Planète Eco

Le renmimbi et les DTS: un triomphe chinois?

Charles Wyplosz explique pourquoi la Chine s’est engagée à rendre le yuan entièrement convertible d’ici octobre 2016

L’inclusion de la monnaie chinoise dans le panier de monnaie que constituent les Droits de Tirage Spéciaux (DTS) du FMI a été largement interprétée comme une consécration de la puissance économique de la Chine. C’est exact, mais cela reste très symbolique et cela cache une réalité mal connue.

Pour commencer, peu de gens savent ce que sont les DTS, et ils n’ont pas vraiment à le savoir. Formellement, les DTS sont l’unité de compte utilisée par le FMI pour toutes ses opérations. Lors de leur création en 1969, l’idée était de se passer du dollar. On a alors constitué un panier de 15 monnaies, ramené à 5 devises en 1981, puis à 4 devises lors de la création de l’euro en 1999. Par construction, le DTS fluctue comme la moyenne pondérée des monnaies constituantes. Autrement dit, ça n’a aucun intérêt, c’est la cuisine interne du FMI. C’est devenu plus important lorsque le FMI a commencé à créer des DTS à partir de rien, comme les banques centrales créent de la monnaie, la fameuse planche à billets. Mais comme le FMI n’est pas une banque centrale, elle ne peut créer des DTS que si c’est accepté par 85% des votes, sachant que les droits de vote de chaque pays sont déterminés par son quota, qui est proportionnel à sa taille.

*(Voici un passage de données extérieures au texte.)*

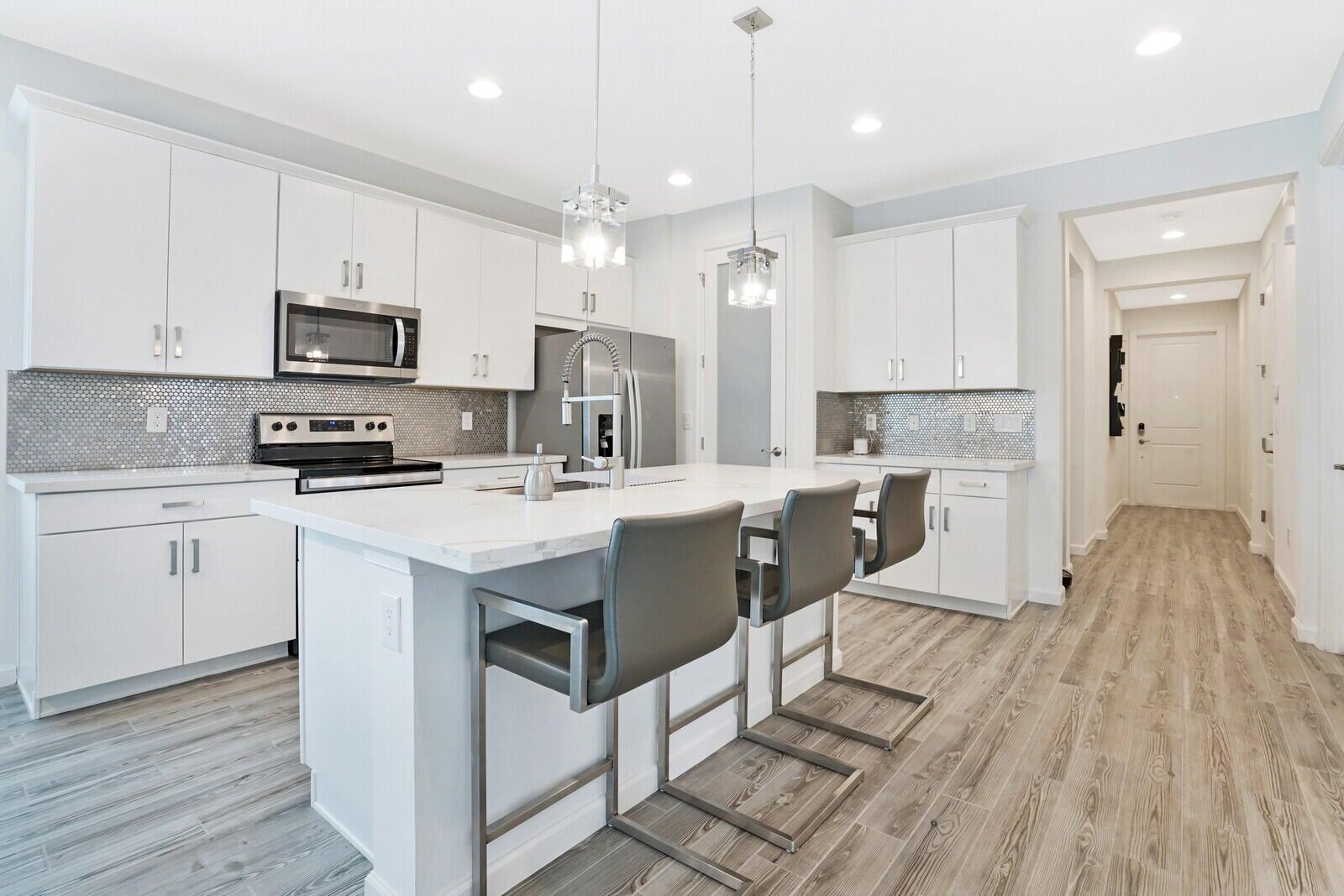 6392 Trails Of Foxford Court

Avec 16,7%, les États-Unis détiennent un droit de veto. La Suisse a droit à 1,4%. Les DTS sont attribués à chaque pays dans les mêmes proportions. Il y a eu plusieurs distributions, mais la somme totale reste faible, donc largement symbolique. Les pays en développement ayant demandé que les distributions futures leur soient réservées, du fait de l’opposition des États-Unis et des Européens, il n’y a plus eu de nouvelles distributions depuis 1998.

Une nouvelle distribution, suivant la règle habituelle, a été décidée en 2010 mais a été bloquée par un refus du Congrès américain pour de sombres raisons politiques. Le Congrès vient juste de changer d’avis. L’inclusion du renmimbi ne change rien. (À propos, renmimbi est le petit nom affectif du yuan, RMB étant l’acronyme chinois de Monnaie du Peuple).

La seule chose qui soit (un peu) importante est la suivante. Quand un pays emprunte de l’argent au FMI, il peut soit choisir de le faire soit en DTS, soit dans une des devises du panier. S’il emprunte des DTS, il peut librement les convertir dans les monnaies du panier et donc, désormais en renmimbi. Ainsi le RMB devient officiellement une monnaie de réserve internationale… si des pays emprunteurs le souhaitent.

C’est ce que souhaitent les dirigeants chinois. Depuis quelques années, ils rêvent de réduire le rôle international du dollar, au profit du renmimbi. Le hic, c’est que pour être utiles, les réserves doivent pouvoir être largement acceptées. Ils ont engagé une vaste opération de relations publiques, poussant les pays avec lesquels ils commercent et ceux auxquels ils font des prêts à détenir des réserves en renmimbi. Mais comme, pour l’instant, le renmimbi n’est pas librement convertible, la demande reste faible, même si l’idée de réduire le rôle du dollar est attractive.

Finalement, le plus important, c’est que la Chine s’est engagée à rendre le renmimbi entièrement convertible d’ici octobre 2016, c’est une condition pour rentrer dans le DTS nouveau à cette date. Or, pour cela, il lui faut complètement libéraliser ses marchés financiers. L’objectif de faire du renmimbi une monnaie de réserve internationale, et donc de rentrer dans les DTS, est un puissant argument au sein d’un pouvoir politique toujours ambivalent en matière de libéralisation financière. Paradoxalement, donc, derrière ce «triomphe», se cache une lourde lutte idéologique au sein de la direction du Parti Communiste. Les DTS, c’est un instrument de pression pour les réformateurs, et ça ce n’est pas symbolique. C’est sans doute la raison pour laquelle le FMI a décidé de sauter le pas, même si le renmimbi n’est pas encore convertible.